The dinner was served on the oval table, and the little party—which would have seemed cold and formal in the larger apartment, with its huge table and splendid furniture—was made to appear pleasant and homelike. Spenser Churchill and Lady Despard did all the talking for some time, and Percy Levant only joined in occasionally; but his silence was perfectly self-possessed, and without a touch of thegaucherieor awkwardness and want of breeding Lady Despard had so much dreaded.
Every now and then he let his splendid eyes wander to the lovely face beside him, and each time the amazement overwhelmed him, although he sat apparently so calm. This exquisite creature had been sold to him by Spenser Churchill! This beautiful girl to be his wife! He caught himself once or twice looking round the room with a close scrutiny, as if to convince himself that he was awake and not dreaming. But he could not sit there silent all through the dinner, and at last he forced himself to address her.

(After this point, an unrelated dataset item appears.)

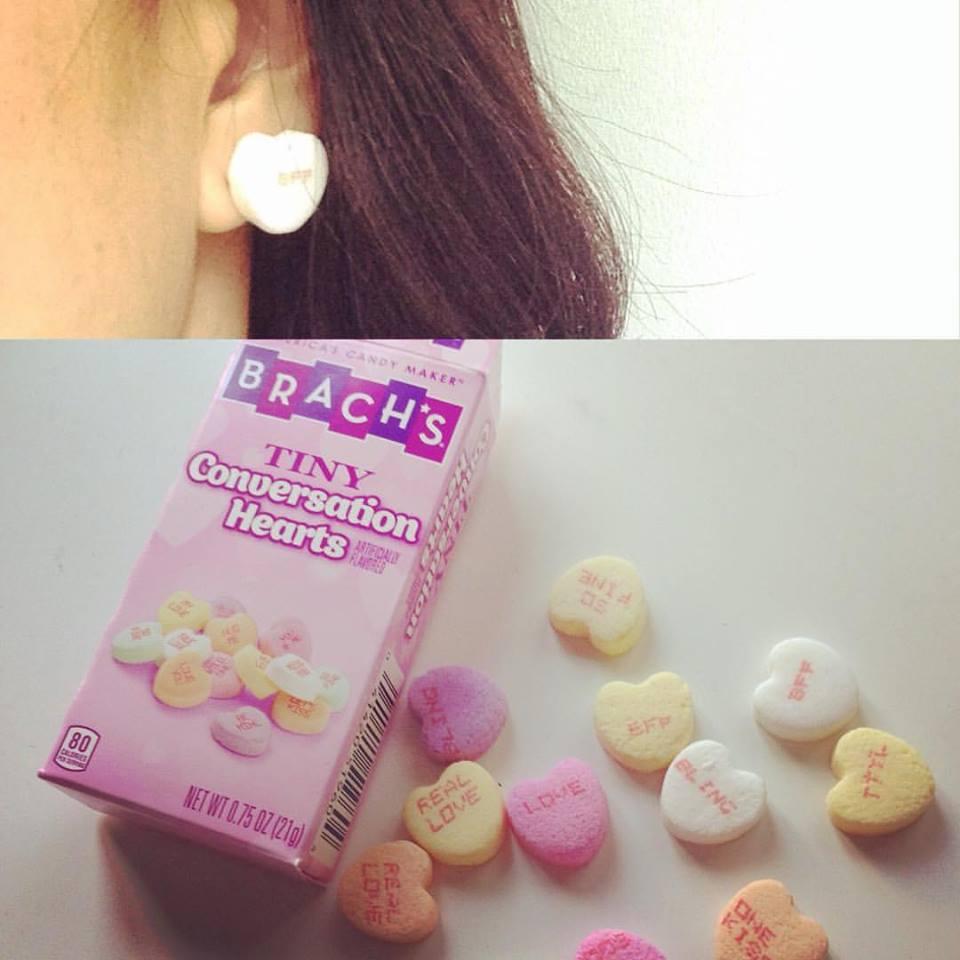 Convesation Hearts♡_b0195783_9432234.jpg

It was only some trivial remark about the weather, but it seemed to him that his voice trembled with the emotion with which his heart literally throbbed.
Doris responded in her soft, quiet voice, and the sound of it somehow lulled the storm within him and gave him confidence. He found himself talking to her more freely, and each moment the spell her unexpected beauty and grace cast upon him grew stronger. To listen to a commonplace from Doris was delightful enough, but she could talk something better than commonplace; and PercyLevant, the adventurer, the man who “knew the world,” was again startled to find that Mr. Spenser Churchill’s ward was, young as she looked, well read in subjects of which most women were utterly and sublimely ignorant. And yet she talked so modestly, so diffidently that her knowledge was an added charm.

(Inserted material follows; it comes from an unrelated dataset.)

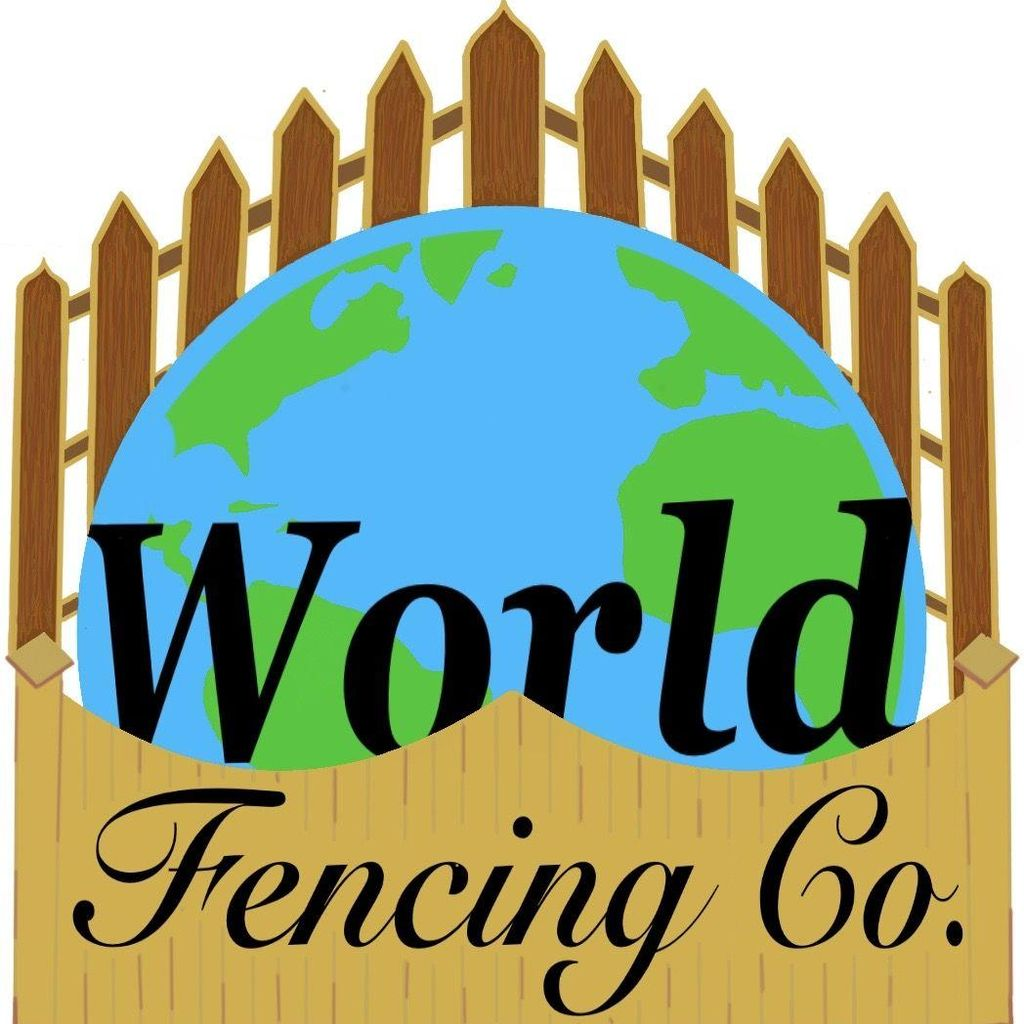 World Fencing Co.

He started when Lady Despard, rising, said:
“The butler knows the claret you like, Mr. Churchill; I shall leave you to his tender mercies. Mr. Levant, we will have some tea for you when you come into the drawing-room, so don’t expect any to be sent in.”

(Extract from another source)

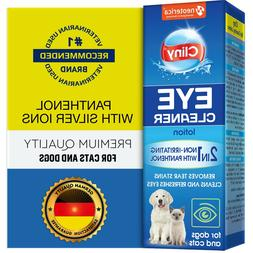 Premium Eye Cleaner for Dogs & Cats - Natural Gentle Eye Inf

He opened the door for them, and then sank into his chair, let his head fall upon his bosom, his lips tightly compressed.
Spenser Churchill filled his glass and remained silent until the butler had left the room, then he said, with a smile:
“Well, my dear Percy, what do you think of my dear young ward?”
Percy Levant raised his head and looked at him with a curious expression.
“Give me some wine,” he said; then, after he had drank a glass, he demanded, almost sternly: “Why did you not tell me?”
“Tell you what?” asked Mr. Spenser Churchill, with a chuckle. “I told you she was a charming young lady——”
“And you wished me to think that you lied in saying so,” retorted the other. “Why did you not tell me that she was as beautiful as—she is?”
Spenser Churchill chuckled again.
“My dear Percy, I thought that a little surprise would not come amiss. If I had told you that she was pretty——”
“Pretty!”
“Well, beautiful—lovely—you would not have believed me!”
“No, I should not,” he said, curtly. “Don’t say any more. I want to think! Great Heaven, she is like a dream! Stop! Don’t talk, I say; I’m not equal to any of your smooth platitudes at present. Let me be in peace!”
Mr. Spenser Churchill laughed softly.
“Certainly, certainly, my dear Percy,” he said. “Yes, I can understand your astonishment. This claret is very fine——”
“No more!” said Percy, rising and taking a step or two across the room, with his arms behind him, his head bent upon his breast again. “Let us go to them.”
“I’m quite ready,” said Spenser Churchill, smiling with intense enjoyment.
They went into the drawing-room. Lady Despard was turning over the music, Doris was seated at the tea-table.
“I am trying to find something for you to play, Mr. Levant,” she said. “We are so eager to hear you play, Miss Marlowe and I.”
He bowed, and his glance caught Doris’; but she only smiled.
“Will you not play or sing?” he asked.
“Oh, no,” she said; “I should be afraid.”
“Of me? It is I who should fear, for I know from your conversation that I shall have a musician for a critic.”
“No,” she said, quietly; “I am not a musician. You will have some tea presently?” and she raised her eyes to his with the calm politeness of perfect self-possession and good breeding.